Maïmouna Guerresi – Beyond the Border: A Journey to Touba
The multi-media artist creates metaphors to express the spiritual connections between people and all that is. With her “Beyond the Border: A Journey to Touba” series, she places the emphasis on people and their relationship to the environment, conveying a strong message in the process: we have to find a new way of dealing with each other.
What do a Baobab tree, the impression of a figure wrapped in traditional African fabric, and juxtaposed landscapes littered with rubbish, have in common? The key to the answer lies in understanding what Maïmouna Guerresi is concerned with – in both the intellectual and the spiritual sense.

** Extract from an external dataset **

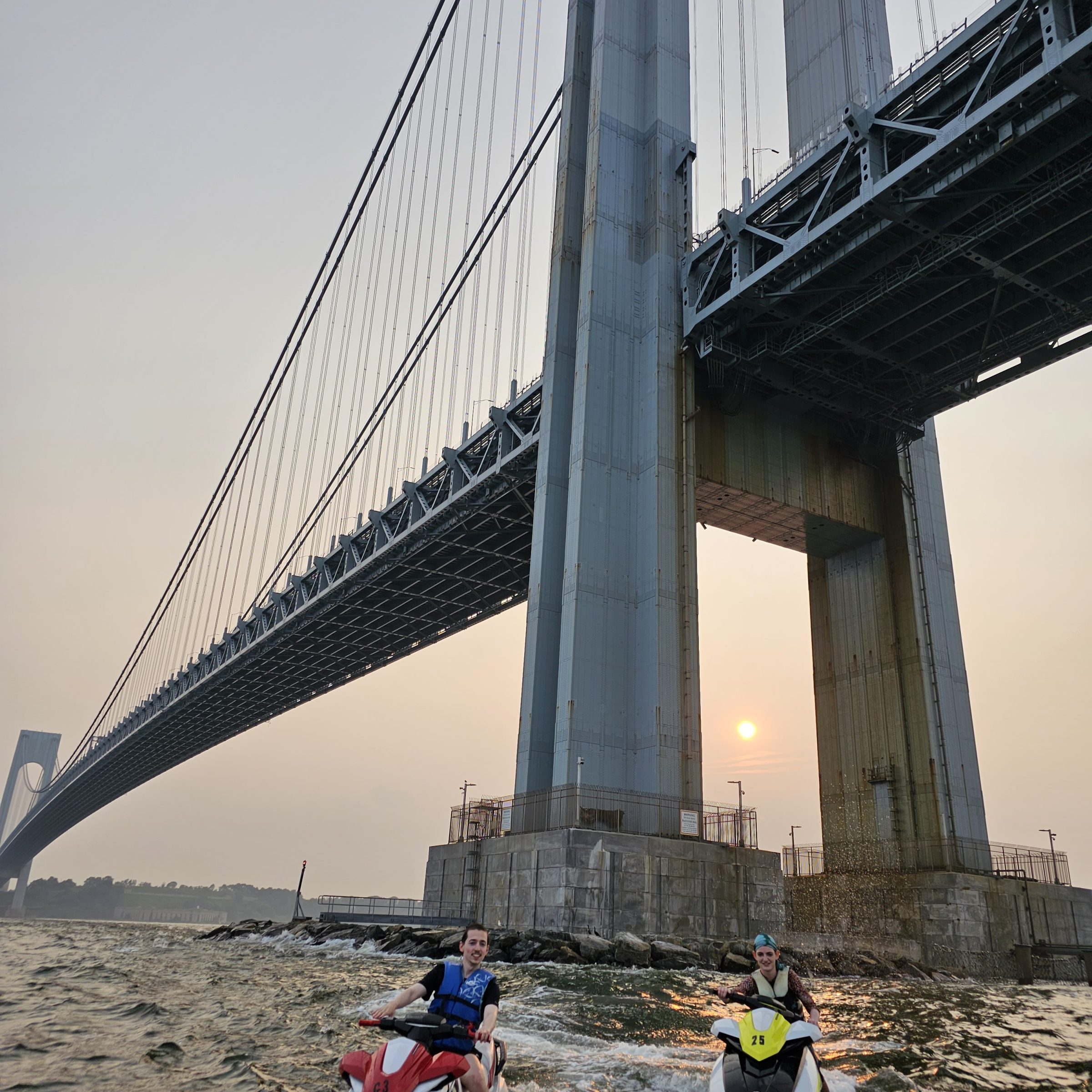 People on jet skis near a large suspension bridge at sunset.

Born in Italy, the daughter of a religious Catholic family, Guerresi converted to Sufism in 1991. Her work deals with our common humanity in the sense of a spiritual and mystical dimension beyond psychological, cultural, religious and political limitations. Speaking of her approach, the artist says, “My work expresses itself in the spiritual realm, but it always sheds light on the reality we live.”
“The biggest challenge is to enact a metamorphosis that transfigures the quotidian into the sacred.”

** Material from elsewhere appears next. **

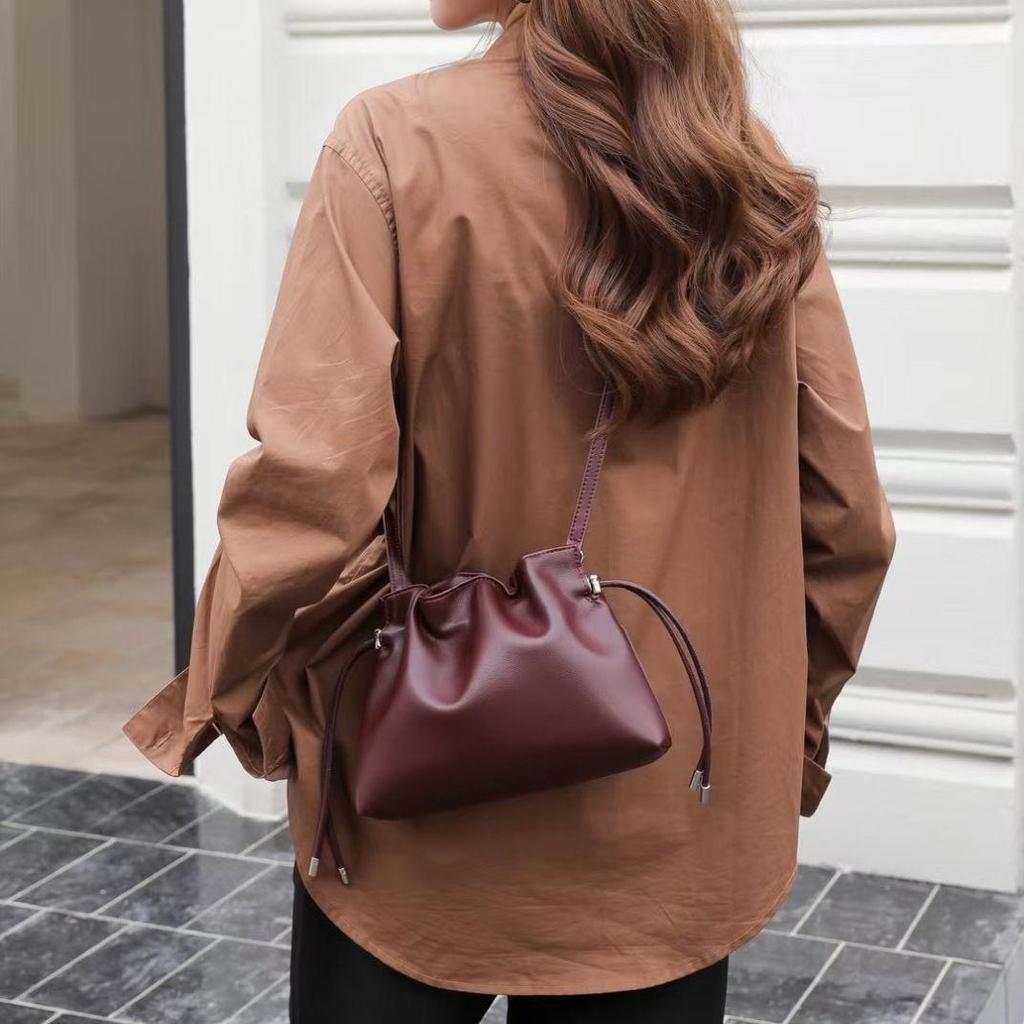 Cowhide Ruched Cloud Drawstring Bucket Bag - Soft Leather Crossbody Shoulder Bag for Women 2025.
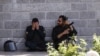 A member of the Iranian security forces reacts during a pause in the response to the Islamic State attack on the Iranian parliament.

Guerresi developed the idea for “Beyond the Border: A Journey to Touba”, while staying with her family in Senegal, on various trips between her family’s home in the capital of Dakar and the holy city of Touba. Touba is the second largest city in Senegal – and the photographer’s spiritual home. “In Senegal, spirituality – nurtured by faith – is able to alleviate, through hope, the difficulties of daily life,” Guerresi says.

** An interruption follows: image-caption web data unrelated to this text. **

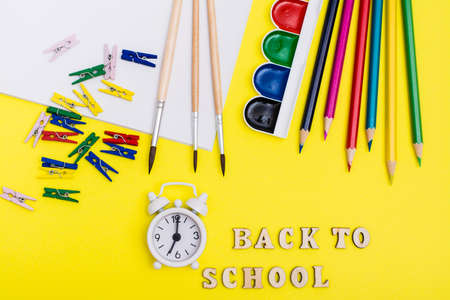 Back to school. Painting supplies, alarm clock and inscription in wooden letters on a yellow...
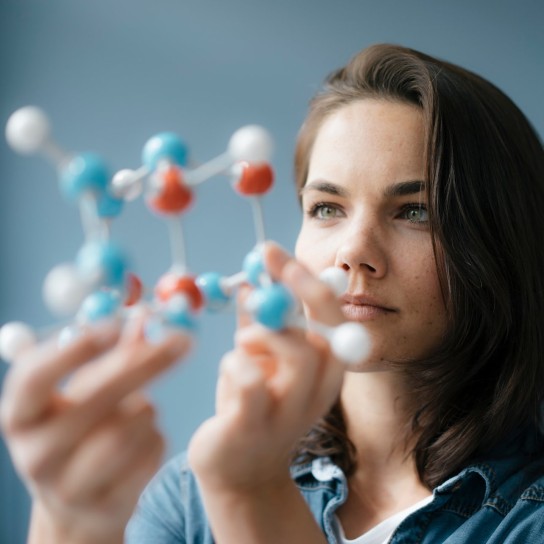 Female scientist thinks about an issue with a molecule model in her hand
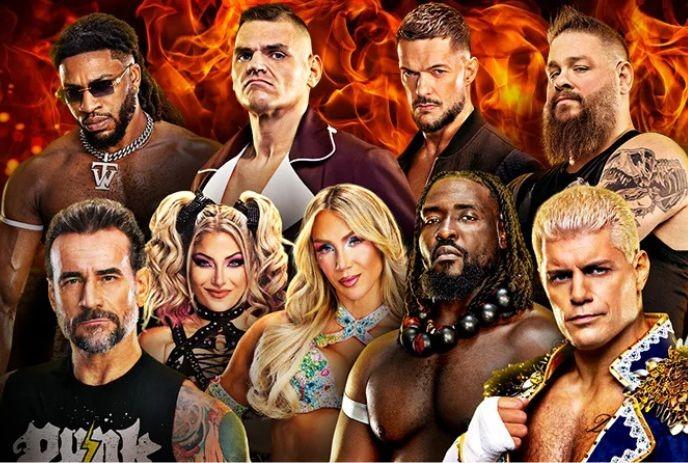 Nine wrestlers pose in fiery backdrop in the wrestling outfits.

Her series focuses on the connection and mutual dependence between people and nature. “Humanity and nature are intimately interconnected. Each person is connected to everything that exists on earth. It follows that the fate of our planet is influenced by the actions of individuals. The relationships between humanity and nature reflect the relationship with oneself, with one’s own inner. Thus, the desertification of the natural environment corresponds to the spiritual desertification of the inner life of human beings,” she explains. Her work reveals metaphors that represent this connection and relationship between the inner and the outer: a tree stands for humanity’s relationship to nature; a diptych shows the reflection of an opposite; the cityscapes polluted with garbage indicate alienation from the environment.
For Guerresi, being connected to everything is expressed in reflections: I am you, you are me. “It all goes back to the golden rule not to destroy the other,” the artist reflects; yet, this value is becoming increasingly lost. In her generation, consumerism has replaced age-old traditions, and the balanced relationship between the human individual and biodiversity has been destroyed. Most significantly, the world has developed the idea that when something is no longer good enough, or someone does not meet the standards, the object or the person becomes garbage, in both the material and social sense. “Consumerism has created competition. We need to embrace a more collaborative way of working together. This recognition can spark a movement. We need to spread the word,” Guerresi says, quite pragmatically, then adds, “We need to find a new zeitgeist and idea of how we see the world.”
Guerresi was born in Pove del Grappa, Italy, in 1951. In addition to photography, the multi-media artist works with sculpture, video and installations. Her art has been exhibited around the world, since the eighties: including in the Italian Pavilion at the 1982 and 1986 Biennale in Venice; documenta in Kassel in 1987; the Mudima Foundation, Milan in 1999; and at the La Rocca di Umbertide Museum in Perugia.